L’intelligence artificielle affole les commentateurs, déroute les philosophes et inquiète les individus.
Remplacement par des robots, transhumanisme, vie éternelle de l’esprit après la mort, santé et capacités augmentées, partenaires sexuels parfaits, compagnons de vie infatigables et non irritables… Avec l’intelligence artificielle, les fantasmes ne sont jamais loin et l’imagination, propre (pour l’instant…) à l’être humain, est prête à s’enflammer pour imaginer des futurs incertains et inquiétants où, comme dans MATRIX, la machine prendra le contrôle. Ce qui frappe les esprits, c’est moins le caractère artificiel que la notion d’intelligence qui est ainsi questionnée. Si une intelligence peut être « manufacturée » à l’aide d’outils, d’algorithme et de silicium, alors notre intelligence humaine pourra être mise en cause et notre identité s’en trouvera fondamentalement bouleversée.
UN OUTIL D’EFFICACITÉ PROFESSIONNELLE
Et pourtant, aujourd’hui, les intelligences auxquelles nous avons affaire sont encore «faibles» selon l’analyse de Laurent Alexandre ou de Cédric Villani, les enjeux sont donc encore également faibles et c’est sans doute le bon moment pour s’adapter à ces évolutions et à l’utilisation des outils numériques.
Pour les entreprises, on parle d’ « uberisation » du travail, de disparition de métiers, mais aussi de création de milliers d’emplois nouveaux. Si elles sont prises en compte dès aujourd’hui, les évolutions stratégiques majeures et l’innovation qu’apportera l’intelligence artificielle peuvent donner aux entreprises une nouvelle dynamique et d’importants gains de productivité.
Pour les juristes, cette révolution numérique ouvre de nouveaux horizons, tant du point de vue de l’évolution du droit que dans la pratique de leur métier.
Plus que tout autre métier, la possibilité offerte par les algorithmes de trier, classer, analyser, mettre en forme ou traiter des milliers d’informations ne peut être ignorée par les professionnels du droit et de la justice. Pour eux, ces outils numériques sont déjà des enjeux de concurrence, de rationalisation des prestations, de baisse des coûts et donc d’efficacité professionnelle.

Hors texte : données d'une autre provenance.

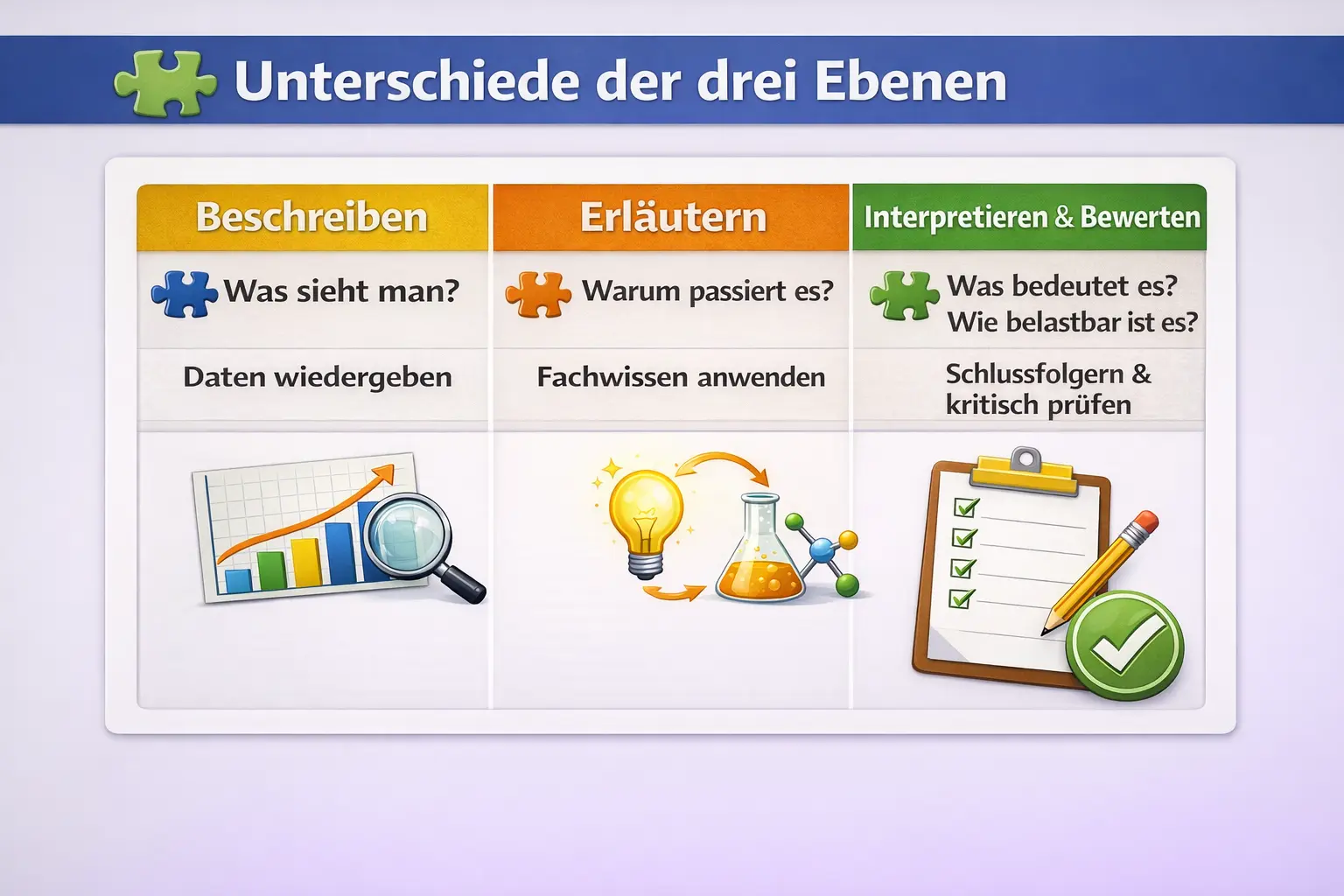 Unterschiede der drei Ebenen

| Beschreiben | Erläutern | Interpretieren & Bewerten |
|---|---|---|
| Was sieht man? | Warum passiert es? | Was bedeutet es? Wie belastbar ist es? |
| Daten wiedergeben | Fachwissen anwenden | Schlussfolgern & kritisch prüfen |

Notamment, les professions juridiques doivent compter avec les legalTech, ces entreprises, généralement des start-up, qui proposent des services juridiques en ligne, susceptibles d’offrir directement au public, pour moins cher et dans des délais plus courts, de la documentation juridique, des contrats et des modèles, la création de sociétés ou le suivi corporate.
L’intelligence artificielle est déjà présente dans le domaine du droit et va aussi permettre de gérer les contentieux et les procédures facilement industrialisables, la rédaction automatique d’un recours ou d’une assignation, la mise en place ou le suivi de class actions. Déjà sont offerts des services en ligne de résolution de litiges, d’arbitrage sur des plateformes et la fourniture de logiciels capables d’automatiser le traitement des conflits.
RESTER AU SERVICE DE L’HUMAIN
L’enjeu, pour la filière droit, est donc de profiter des opportunités qu’apporte l’intelligence artificielle par ces outils de recherche et d’analyse de décisions de justice ou de traitement des informations contenues dans les contrats.
Le deep learning, les logiciels « apprenants », les smart contracts, se présentent comme de nouvelles opportunités pour améliorer les conseils juridiques, comme l’utilisation de la Blockchain permet d’augmenter le service rendu aux clients en matière de sécurisation des actes et de la transmission de données.
Mais l’Intelligence Artificielle doit toujours rester au service de l’être humain. En droit, deux enjeux juridiques majeurs ; la personnalité juridique des machines qui pensent et la justice prédictive
Pour certains, les robots devront acquérir une personnalité juridique autonome alors que pour d’autres leur responsabilité reste subordonnée à celle de leurs propriétaires, se posera alors la question de comment gérer la responsabilité entre l’utilisateur, le créateur, le programmeur ou encore le robot lui-même …
En matière de justice, la tentation sera grande de laisser un « programme » comparer, étudier des milliers de documents, évaluer et comparer des faits identiques, une jurisprudence mise en coupe réglée pour préparer un jugement « juste » et « équitable » puisque basé sur une analyse stricte des faits de l’espèce, sans a priori ou parti pris propre à la personne humaine. Nous n’en sommes qu’au commencement et les promesses de la justice prédictive ne sont pas encore tenues, mais elle est en route.
Dans le domaine du Droit, plus que jamais, l’avocat pourra être le partenaire privilégié des entreprises s’il peut les accompagner dans la maîtrise de ces outils numériques, mieux les conseiller et les aider en prenant à sa charge et en utilisant opportunément l’intelligence artificielle appliquée aux questions juridiques ou judiciaires.